Les marchands du temple
Il n’est pas marchand qui toujours gagne.
(Pierre Gringore)
Dans un commentaire sur les tableaux interactifs, Jacques Cool me fait réaliser l’ampleur du marketing que déploient les compagnies de matériel didactique. Tout l’argent investi en éducation représente une cible de choix pour l’entreprise privée, malgré la pauvreté des écoles en comparaison des hôpitaux. Il n’y a pas de mal, bien sûr, à ce que les compagnies inventent de nouveaux produits. Je m’inquiète cependant de les voir vendre leur salade aux gestionnaires, eux qui ne démontrent pas toujours la plus grande vision pédagogique dans l’achat du matériel.

**Enregistrements conservés:**
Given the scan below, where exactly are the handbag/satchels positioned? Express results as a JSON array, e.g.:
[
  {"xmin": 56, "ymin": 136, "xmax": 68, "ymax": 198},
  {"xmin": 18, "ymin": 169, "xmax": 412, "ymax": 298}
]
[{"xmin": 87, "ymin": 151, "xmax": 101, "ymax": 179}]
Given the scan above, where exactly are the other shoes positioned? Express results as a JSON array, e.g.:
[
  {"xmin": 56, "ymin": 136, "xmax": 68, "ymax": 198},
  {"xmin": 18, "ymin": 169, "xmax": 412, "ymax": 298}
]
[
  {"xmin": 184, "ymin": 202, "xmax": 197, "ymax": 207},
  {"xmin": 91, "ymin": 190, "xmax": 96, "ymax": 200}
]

**Travail à faire:**
1. Modifiez le texte sur les marchands du temple en partant des mots "Dans un commentaire" et en vous arrêtant après "l’achat du matériel.", puis remplacez "gestionnaires" par "administrateurs".
2. Poursuivez le texte sur les marchands du temple à partir de sa dernière phrase.
Les enregistrements ne sont pas nécessaires pour ce travail.

**Résultats des tâches:**
1.
Dans un commentaire sur les tableaux interactifs, Jacques Cool me fait réaliser l’ampleur du marketing que déploient les compagnies de matériel didactique. Tout l’argent investi en éducation représente une cible de choix pour l’entreprise privée, malgré la pauvreté des écoles en comparaison des hôpitaux. Il n’y a pas de mal, bien sûr, à ce que les compagnies inventent de nouveaux produits. Je m’inquiète cependant de les voir vendre leur salade aux administrateurs, eux qui ne démontrent pas toujours la plus grande vision pédagogique dans l’achat du matériel.

2.
Parmi les problèmes qui calent l’éducation, il faut souligner le fossé entre le pouvoir administratif et le savoir pédagogique. Les commissions scolaires, notamment, sous la férule des commissaires, prennent des décisions en fonction d’une conception archaïque de l’apprentissage. Le MELS ne fait mieux en limitant le matériel didactique relié au renouveau pédagogique aux manuels imprimés. Il faut trouver une façon de faire migrer les budgets de matériel didactique vers les utilisateurs, tout en les rendant imputables des dépenses.
En complément du commentaire de Jacques, Gilles Jobin, qui n’a va pas par quatre chemins dans son évaluation du tableau interactif, confirme que l’enseignement centré sur l’élève (ou le paradigme de l’apprentissage) est un concept encore bien mal compris.
Mise à jour, 13 juillet 2008 | Bruno Devauchelle s’interroge lui aussi sur la délicate relation entre le commerce et l’éducation (Veille et Analyse TICE : Logiques commerciales, logiques scolaires ???). Par ailleurs, j’en profite pour souligner le phénomène du school improvement industry‘ que David D’Arrusso, dans un commentaire ci-dessous, porte à notre attention.
(Image thématique : Le Marchand de Venise, par Alexandre Cabanel)
Par ricochet :
Le grand mensonge du marketing scolaire
Du moi au toi (Jobineries)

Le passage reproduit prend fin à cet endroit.